I try to do that every morning, but I find it harder now that I have a baby. If those early hours get away from me, I try to force myself into that headspace later on, even if I only have twenty or thirty minutes. Taking notes while I'm reading or running is very necessary, too. I think I fill up one of those floppy Moleskines every five weeks.
12 - When your writing gets stalled, where do you turn or return for (for lack of a better word) inspiration?
Going to museums is good. And, of course, reading: something small by a writer I love almost always helps. For fiction, I turn to Leonora Carrington or Gary Lutz; for poetry, I revisit Anne Sexton and Ted Berrigan. Listening to Air, the soundtrack to The Virgin Suicides, also puts me in a dreamy, angsty mood that typically sparks something. I don't often seek out inspiration, though––I feel sort of perpetually "inspired" ... it's more a matter of whether I'm disciplined enough to act on the impulse.
13 - What fragrance reminds you of home?
Mozzarella cheese melted and splotched on a pan of lasagna, crushed red pepper, opening a box of pizza--that's my parent's home.
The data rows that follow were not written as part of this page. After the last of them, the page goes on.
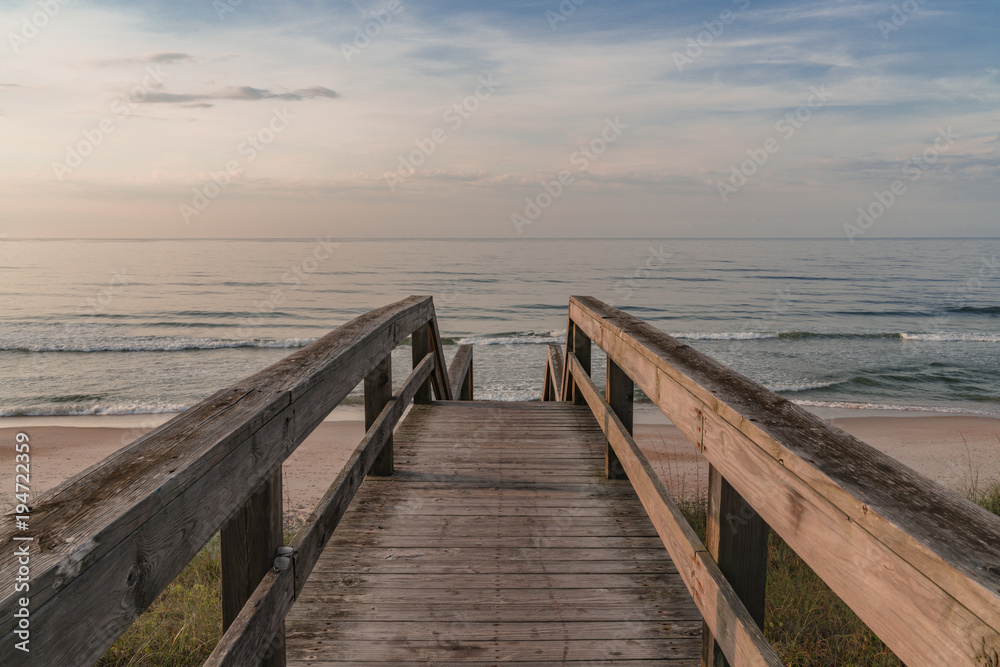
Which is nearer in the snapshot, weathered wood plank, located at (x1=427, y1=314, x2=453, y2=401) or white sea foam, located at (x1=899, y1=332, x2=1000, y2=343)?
weathered wood plank, located at (x1=427, y1=314, x2=453, y2=401)

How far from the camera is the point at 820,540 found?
3.27 ft

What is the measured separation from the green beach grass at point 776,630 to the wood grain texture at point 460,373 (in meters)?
3.30

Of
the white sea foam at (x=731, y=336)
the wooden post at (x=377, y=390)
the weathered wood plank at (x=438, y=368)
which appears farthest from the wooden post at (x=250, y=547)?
the white sea foam at (x=731, y=336)

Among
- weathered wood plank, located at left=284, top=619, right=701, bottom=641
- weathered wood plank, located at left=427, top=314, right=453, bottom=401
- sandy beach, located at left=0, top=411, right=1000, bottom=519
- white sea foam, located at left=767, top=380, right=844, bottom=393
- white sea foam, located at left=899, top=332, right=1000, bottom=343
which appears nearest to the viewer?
weathered wood plank, located at left=284, top=619, right=701, bottom=641

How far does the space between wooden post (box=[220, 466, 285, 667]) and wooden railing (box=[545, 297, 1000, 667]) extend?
121cm

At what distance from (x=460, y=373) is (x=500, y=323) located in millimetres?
16390

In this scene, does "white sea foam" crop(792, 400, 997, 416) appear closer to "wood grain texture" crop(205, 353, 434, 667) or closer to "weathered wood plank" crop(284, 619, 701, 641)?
"weathered wood plank" crop(284, 619, 701, 641)

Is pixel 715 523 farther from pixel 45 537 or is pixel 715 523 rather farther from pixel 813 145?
pixel 813 145

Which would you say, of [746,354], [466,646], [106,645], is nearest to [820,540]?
[106,645]

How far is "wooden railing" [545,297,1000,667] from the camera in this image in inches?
27.7

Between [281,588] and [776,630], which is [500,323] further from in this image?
A: [281,588]

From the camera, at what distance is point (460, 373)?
7.21m

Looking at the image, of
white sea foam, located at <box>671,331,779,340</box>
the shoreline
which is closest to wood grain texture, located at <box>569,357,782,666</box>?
the shoreline

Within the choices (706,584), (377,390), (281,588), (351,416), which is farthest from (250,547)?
(351,416)
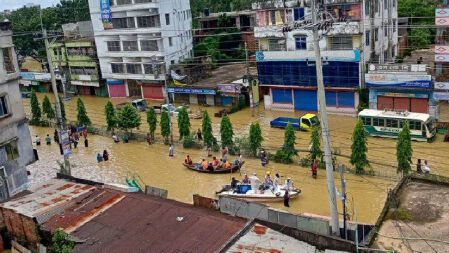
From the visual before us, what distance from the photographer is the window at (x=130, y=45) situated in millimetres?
52966

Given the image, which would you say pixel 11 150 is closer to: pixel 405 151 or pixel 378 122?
pixel 405 151

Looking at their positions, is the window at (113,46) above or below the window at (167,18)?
below

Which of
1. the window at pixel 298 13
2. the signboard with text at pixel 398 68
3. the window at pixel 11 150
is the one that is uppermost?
the window at pixel 298 13

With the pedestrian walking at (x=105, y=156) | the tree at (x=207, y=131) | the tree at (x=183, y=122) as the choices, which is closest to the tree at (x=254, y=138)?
the tree at (x=207, y=131)

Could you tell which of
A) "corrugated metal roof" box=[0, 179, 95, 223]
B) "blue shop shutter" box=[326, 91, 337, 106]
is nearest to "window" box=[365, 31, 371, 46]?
"blue shop shutter" box=[326, 91, 337, 106]

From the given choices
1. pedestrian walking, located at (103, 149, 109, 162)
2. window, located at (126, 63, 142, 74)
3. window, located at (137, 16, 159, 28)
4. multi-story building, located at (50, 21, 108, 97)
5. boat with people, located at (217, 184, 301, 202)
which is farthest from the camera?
multi-story building, located at (50, 21, 108, 97)

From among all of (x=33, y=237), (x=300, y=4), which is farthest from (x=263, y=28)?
(x=33, y=237)

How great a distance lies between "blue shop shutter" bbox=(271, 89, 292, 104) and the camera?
43531 mm

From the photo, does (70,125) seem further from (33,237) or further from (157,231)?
(157,231)

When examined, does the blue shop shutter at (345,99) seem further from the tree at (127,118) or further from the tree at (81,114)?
the tree at (81,114)

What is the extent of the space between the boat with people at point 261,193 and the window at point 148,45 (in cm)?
2950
14 - David W. McFadden once said that books come from books, but are there any other forms that influence your work, whether nature, music, science or visual art?
Culinary arts, visual art, music, film, fashion, yes––!
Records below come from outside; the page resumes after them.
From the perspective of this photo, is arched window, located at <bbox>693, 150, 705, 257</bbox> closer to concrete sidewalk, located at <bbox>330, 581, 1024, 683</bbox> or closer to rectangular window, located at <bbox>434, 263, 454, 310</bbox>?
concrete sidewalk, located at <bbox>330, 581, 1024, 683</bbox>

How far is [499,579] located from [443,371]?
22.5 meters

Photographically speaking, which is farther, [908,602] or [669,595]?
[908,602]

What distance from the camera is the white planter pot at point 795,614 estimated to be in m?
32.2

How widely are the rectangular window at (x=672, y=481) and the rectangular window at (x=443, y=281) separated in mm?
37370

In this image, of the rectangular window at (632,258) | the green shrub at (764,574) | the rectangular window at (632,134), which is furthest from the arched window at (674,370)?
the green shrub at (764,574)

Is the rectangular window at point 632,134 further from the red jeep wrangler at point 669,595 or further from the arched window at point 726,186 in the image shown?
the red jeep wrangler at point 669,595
15 - What other writers or writings are important for your work, or simply your life outside of your work?
Right now: the writings of Agnes Martin. Suzuki's Zen Mind, Beginner's Mind.
16 - What would you like to do that you haven't yet done?
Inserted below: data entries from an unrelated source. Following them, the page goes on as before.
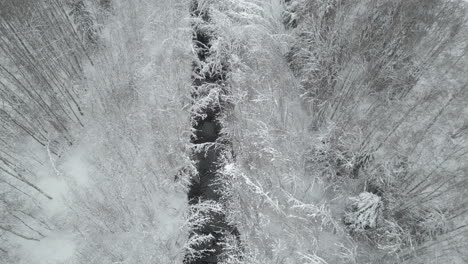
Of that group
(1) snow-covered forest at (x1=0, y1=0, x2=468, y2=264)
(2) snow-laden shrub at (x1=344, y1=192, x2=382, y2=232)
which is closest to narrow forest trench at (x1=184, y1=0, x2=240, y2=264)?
(1) snow-covered forest at (x1=0, y1=0, x2=468, y2=264)

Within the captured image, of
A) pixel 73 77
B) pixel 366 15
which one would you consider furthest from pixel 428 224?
pixel 73 77

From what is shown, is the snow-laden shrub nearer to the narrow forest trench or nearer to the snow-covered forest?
the snow-covered forest

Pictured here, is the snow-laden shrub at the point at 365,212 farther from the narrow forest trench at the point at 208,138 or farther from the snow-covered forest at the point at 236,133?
the narrow forest trench at the point at 208,138

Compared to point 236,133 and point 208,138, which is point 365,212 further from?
point 208,138

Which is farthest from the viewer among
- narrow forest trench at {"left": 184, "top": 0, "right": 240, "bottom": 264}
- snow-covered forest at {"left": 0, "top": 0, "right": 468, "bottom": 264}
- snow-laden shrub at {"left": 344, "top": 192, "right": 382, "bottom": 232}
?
narrow forest trench at {"left": 184, "top": 0, "right": 240, "bottom": 264}

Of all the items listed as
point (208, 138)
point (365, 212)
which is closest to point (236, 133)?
point (208, 138)

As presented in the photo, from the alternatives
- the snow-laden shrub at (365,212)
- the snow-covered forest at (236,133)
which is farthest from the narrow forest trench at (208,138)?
the snow-laden shrub at (365,212)

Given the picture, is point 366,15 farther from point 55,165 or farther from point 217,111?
point 55,165
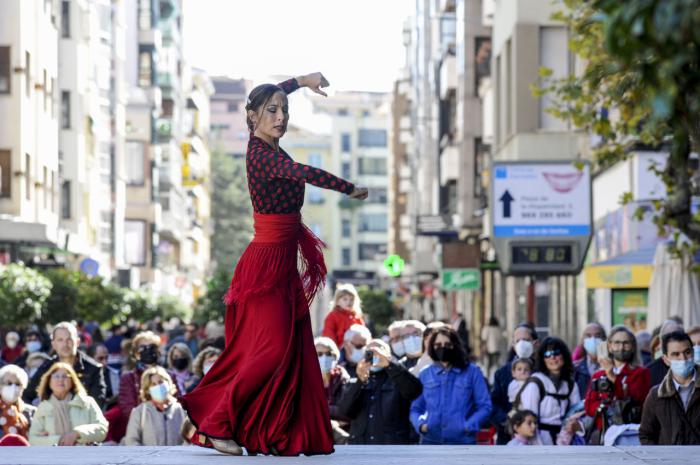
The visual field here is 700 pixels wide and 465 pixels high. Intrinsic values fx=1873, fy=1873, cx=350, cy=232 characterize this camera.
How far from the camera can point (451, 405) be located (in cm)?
1370

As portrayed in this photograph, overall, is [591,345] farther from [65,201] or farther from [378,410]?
[65,201]

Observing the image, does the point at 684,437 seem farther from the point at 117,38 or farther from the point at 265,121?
the point at 117,38

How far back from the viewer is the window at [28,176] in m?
50.8

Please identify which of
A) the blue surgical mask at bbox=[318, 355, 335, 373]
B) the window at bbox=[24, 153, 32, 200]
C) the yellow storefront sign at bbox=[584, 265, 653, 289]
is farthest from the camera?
the window at bbox=[24, 153, 32, 200]

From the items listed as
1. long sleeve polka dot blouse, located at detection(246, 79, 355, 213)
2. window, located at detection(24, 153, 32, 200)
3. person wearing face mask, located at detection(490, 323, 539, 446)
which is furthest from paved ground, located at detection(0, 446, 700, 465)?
window, located at detection(24, 153, 32, 200)

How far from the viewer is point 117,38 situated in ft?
284

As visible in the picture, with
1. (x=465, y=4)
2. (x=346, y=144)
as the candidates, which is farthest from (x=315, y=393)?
(x=346, y=144)

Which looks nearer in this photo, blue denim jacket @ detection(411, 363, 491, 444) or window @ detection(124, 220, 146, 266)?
blue denim jacket @ detection(411, 363, 491, 444)

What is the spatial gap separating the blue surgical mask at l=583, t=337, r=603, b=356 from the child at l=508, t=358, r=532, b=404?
2138mm

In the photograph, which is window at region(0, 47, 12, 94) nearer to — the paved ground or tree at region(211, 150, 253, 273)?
the paved ground

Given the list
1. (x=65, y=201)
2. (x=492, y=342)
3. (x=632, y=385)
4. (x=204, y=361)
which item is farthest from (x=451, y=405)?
(x=65, y=201)

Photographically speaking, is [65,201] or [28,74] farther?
[65,201]

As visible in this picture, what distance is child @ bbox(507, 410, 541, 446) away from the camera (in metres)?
13.7

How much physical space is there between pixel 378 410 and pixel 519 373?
6.91 feet
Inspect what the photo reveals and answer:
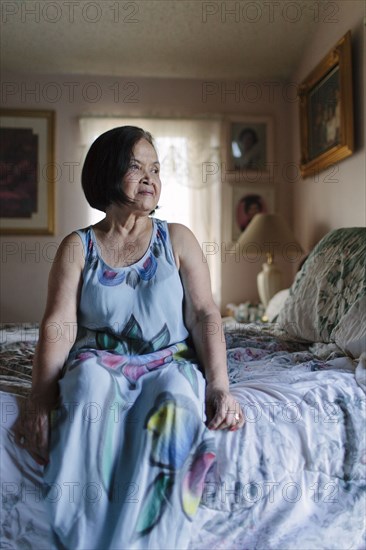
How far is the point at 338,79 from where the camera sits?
9.64 ft

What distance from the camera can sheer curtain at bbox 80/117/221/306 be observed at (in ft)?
13.4

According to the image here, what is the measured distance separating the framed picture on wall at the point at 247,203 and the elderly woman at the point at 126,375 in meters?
2.73

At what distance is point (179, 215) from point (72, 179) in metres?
0.86

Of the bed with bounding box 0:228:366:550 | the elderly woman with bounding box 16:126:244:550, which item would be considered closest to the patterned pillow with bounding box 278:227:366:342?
the bed with bounding box 0:228:366:550

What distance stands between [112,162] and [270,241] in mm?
2315

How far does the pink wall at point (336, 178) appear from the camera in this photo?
2723mm

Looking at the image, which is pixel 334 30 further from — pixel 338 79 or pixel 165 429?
pixel 165 429

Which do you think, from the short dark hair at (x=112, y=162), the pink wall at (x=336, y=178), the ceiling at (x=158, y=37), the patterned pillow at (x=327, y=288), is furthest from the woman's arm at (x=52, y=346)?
the ceiling at (x=158, y=37)

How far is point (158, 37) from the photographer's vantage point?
3.61 meters

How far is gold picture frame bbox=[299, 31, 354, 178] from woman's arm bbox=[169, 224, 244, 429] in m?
1.69

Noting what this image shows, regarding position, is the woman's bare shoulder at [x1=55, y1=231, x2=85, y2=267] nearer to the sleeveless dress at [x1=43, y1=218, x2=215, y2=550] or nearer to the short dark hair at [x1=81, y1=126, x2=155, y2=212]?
the short dark hair at [x1=81, y1=126, x2=155, y2=212]

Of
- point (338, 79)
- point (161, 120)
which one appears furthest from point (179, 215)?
point (338, 79)

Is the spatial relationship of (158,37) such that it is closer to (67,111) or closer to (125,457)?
(67,111)

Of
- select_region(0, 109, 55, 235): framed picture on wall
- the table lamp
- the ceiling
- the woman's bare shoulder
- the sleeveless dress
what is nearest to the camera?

Live in another country. Write a play and see it produced. Cultivate a quieter, less frenetic mind. Bake a flawless croissant.
17 - If you could pick any other occupation to attempt, what would it be? Or, alternately, what do you think you would have ended up doing had you not been a writer?
A fashion designer, a painter, or a pastry chef.
18 - What made you write, as opposed to doing something else?
When I was thirteen, I wrote a poem––four pages, all enjambments and line breaks like nothing I'd ever even read before––that Maureen Seaton selected for a creative writing award at Lake Forest Academy. This terrified and thrilled me, the fact that that came out of me and someone responded to it made me believe I'd found a way to put a lot what seemed unsayable in words ...
19 - What was the last great book you read? What was the last great film?
Loosing My Espanish by H.G. Carrillo. Hache was my mentor, and he passed away this spring. His novel is built of the most stunning sentences about time and space and sugar and sweat and stories that one can imagine.
20 - What are you currently working on?
Editing a new poetry manuscript (90% prose poems). Editing a short story collection that's coming out from FC2 next year. Editing a book-length lyric essay. Taking notes for a novel.